Bild: Nicht jeder Verlag kann das Geld einfach so zurückzahlen
taz: Frau Schüssler, laut einem Urteil des BGH waren die Ausschüttungen der
VG Wort von 30 Prozent an die Verlage seit 2012 unrechtmäßig. Sie müssen
zurückgezahlt werden. Angestrengt wurde das Verfahren von einem Autor. Wie
konnte das passieren?
Schüssler: Kaum jemand hat mit dem Urteil gerechnet. Nicht in der VG Wort,
nicht in der Politik, war die Verteilungspraxis doch über Jahrzehnte von
keiner Seite je infrage gestellt worden. Ich bin natürlich nach wie vor der
Meinung, dass an dem Buch, das etwa in der Bibliothek genutzt wird, der
Verlag seinen Anteil hat. Genau wie der Autor. Dass Verlage nicht beteiligt
sein sollen, ist ein Denkfehler.
Sind Sie als Autorin zufrieden mit dem Urteil, Frau George?
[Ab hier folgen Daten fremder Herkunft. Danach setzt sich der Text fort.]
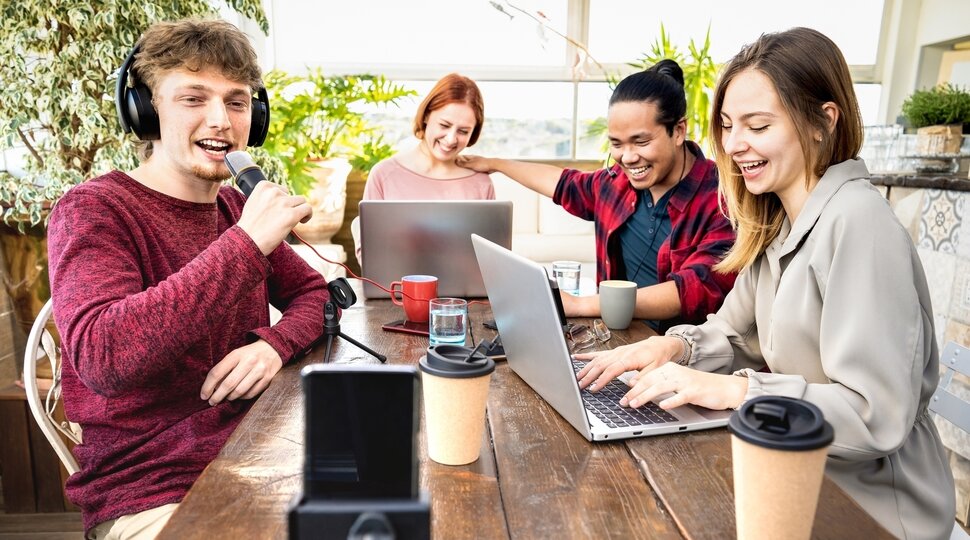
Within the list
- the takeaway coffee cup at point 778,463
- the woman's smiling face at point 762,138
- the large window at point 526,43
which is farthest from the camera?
the large window at point 526,43

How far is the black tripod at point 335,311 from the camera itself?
4.22 feet

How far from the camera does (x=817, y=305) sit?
1018 mm

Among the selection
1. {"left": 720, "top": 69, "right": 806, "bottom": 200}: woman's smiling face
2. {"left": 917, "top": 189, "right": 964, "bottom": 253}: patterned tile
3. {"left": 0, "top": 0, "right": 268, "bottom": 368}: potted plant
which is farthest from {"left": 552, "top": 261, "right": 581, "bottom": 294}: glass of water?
{"left": 917, "top": 189, "right": 964, "bottom": 253}: patterned tile

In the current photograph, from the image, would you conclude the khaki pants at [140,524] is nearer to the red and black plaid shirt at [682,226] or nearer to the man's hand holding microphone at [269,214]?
the man's hand holding microphone at [269,214]

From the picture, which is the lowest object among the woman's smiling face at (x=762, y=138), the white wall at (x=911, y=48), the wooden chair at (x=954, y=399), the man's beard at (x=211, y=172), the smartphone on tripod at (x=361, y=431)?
the wooden chair at (x=954, y=399)

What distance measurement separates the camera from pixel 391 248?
1694 millimetres

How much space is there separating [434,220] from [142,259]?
2.30 feet

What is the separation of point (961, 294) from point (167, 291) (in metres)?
2.43

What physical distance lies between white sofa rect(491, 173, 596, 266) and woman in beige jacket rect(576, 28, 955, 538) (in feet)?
9.81

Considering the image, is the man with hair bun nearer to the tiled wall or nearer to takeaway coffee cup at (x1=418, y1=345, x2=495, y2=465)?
takeaway coffee cup at (x1=418, y1=345, x2=495, y2=465)

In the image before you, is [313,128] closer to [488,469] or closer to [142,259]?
[142,259]

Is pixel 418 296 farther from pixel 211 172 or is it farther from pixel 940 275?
pixel 940 275

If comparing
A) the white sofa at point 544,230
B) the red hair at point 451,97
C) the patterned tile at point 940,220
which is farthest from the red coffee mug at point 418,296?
the white sofa at point 544,230

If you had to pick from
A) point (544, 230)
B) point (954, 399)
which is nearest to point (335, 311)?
point (954, 399)
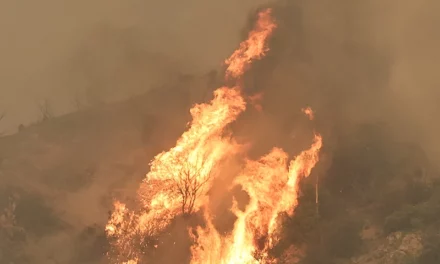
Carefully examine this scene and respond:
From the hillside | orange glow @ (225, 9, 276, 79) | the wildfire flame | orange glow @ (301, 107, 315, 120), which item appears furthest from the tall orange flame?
orange glow @ (301, 107, 315, 120)

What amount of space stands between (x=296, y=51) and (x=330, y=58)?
14.3ft

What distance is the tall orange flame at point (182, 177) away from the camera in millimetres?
30156

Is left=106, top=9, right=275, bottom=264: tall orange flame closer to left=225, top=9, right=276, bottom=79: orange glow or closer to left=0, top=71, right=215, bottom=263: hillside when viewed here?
left=0, top=71, right=215, bottom=263: hillside

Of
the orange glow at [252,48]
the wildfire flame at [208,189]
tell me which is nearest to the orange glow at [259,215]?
the wildfire flame at [208,189]

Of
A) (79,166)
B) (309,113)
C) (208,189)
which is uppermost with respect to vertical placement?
(79,166)

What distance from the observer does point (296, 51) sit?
51.4 m

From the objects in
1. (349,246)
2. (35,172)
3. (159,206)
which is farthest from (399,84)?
(35,172)

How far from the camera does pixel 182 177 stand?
1171 inches

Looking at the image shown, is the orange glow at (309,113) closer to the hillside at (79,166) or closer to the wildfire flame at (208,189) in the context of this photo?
the wildfire flame at (208,189)

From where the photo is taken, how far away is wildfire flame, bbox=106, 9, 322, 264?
2836cm

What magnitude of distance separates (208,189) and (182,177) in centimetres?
299

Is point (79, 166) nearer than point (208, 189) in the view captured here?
No

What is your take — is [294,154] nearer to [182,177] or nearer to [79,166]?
[182,177]

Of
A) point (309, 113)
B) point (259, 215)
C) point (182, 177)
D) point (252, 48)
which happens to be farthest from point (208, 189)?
point (252, 48)
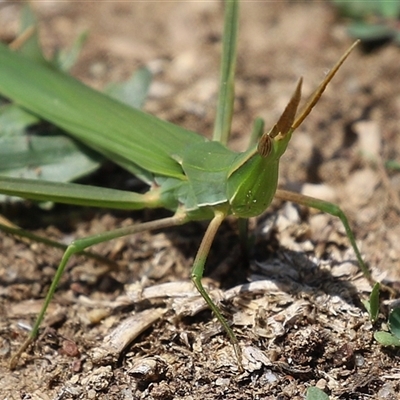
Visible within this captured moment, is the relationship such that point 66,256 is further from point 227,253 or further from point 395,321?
point 395,321

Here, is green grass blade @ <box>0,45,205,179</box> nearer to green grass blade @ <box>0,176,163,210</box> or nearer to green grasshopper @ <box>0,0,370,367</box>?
green grasshopper @ <box>0,0,370,367</box>

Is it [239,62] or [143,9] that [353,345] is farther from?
[143,9]

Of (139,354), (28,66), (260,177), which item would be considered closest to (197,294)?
(139,354)

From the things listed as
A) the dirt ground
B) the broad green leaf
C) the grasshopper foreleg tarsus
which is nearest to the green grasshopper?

George: Nun, ich habe es schon kommen sehen. Aber es ist nicht mein Urteil.
Ich bin damit nicht zufrieden. Letztlich wird es einen großen
Kollateralschaden hinterlassen. Ich verstehe aber den Zorn der
Wissenschaftsautoren und Journalisten gegen ihre Verlage.
Woher kommt diese Wut?
George: Die ist nicht neu und hat weniger mit der VG Wort zu tun als mit
einer bisweilen großen Asymmetrie zwischen Autoren und Verlag, vor allem
den Presseverlagen. Ich erinnere mich an eine Abrechnung von Springer: zwei
Seiten AGBs, in denen ich meine Nutzungsrechte für eine Pauschale abgebe.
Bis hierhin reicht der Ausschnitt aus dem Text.